_WHAT IS REQUIRED:_
Reproduce every one of the records below word for word.

Stored entries
__________________________________________________
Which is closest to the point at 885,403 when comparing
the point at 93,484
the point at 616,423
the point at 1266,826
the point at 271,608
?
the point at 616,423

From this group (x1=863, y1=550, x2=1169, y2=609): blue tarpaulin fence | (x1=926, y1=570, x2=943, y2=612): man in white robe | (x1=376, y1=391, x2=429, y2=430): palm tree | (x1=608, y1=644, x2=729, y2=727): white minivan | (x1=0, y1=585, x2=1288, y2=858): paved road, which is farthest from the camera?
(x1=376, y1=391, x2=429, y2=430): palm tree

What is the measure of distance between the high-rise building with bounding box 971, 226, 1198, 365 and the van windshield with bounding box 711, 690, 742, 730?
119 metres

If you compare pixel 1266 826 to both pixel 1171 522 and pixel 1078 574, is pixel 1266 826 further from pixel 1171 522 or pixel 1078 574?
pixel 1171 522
__________________________________________________
_THE OUTPUT:_
Which is closest to the point at 885,403 when comparing
the point at 93,484
the point at 616,423
the point at 1266,826
the point at 271,608
?
the point at 616,423

From this group (x1=863, y1=550, x2=1169, y2=609): blue tarpaulin fence | (x1=926, y1=570, x2=943, y2=612): man in white robe | (x1=376, y1=391, x2=429, y2=430): palm tree | (x1=608, y1=644, x2=729, y2=727): white minivan | (x1=0, y1=585, x2=1288, y2=858): paved road, which is farthest from the camera?
(x1=376, y1=391, x2=429, y2=430): palm tree

What is the measure of distance between the high-rise building with bounding box 971, 226, 1198, 365 and the van windshield with bounding box 711, 690, 742, 730?
119 metres

If you compare pixel 1266 826 to both pixel 1171 522 and pixel 1078 574, is pixel 1266 826 further from pixel 1171 522 or pixel 1078 574?
pixel 1171 522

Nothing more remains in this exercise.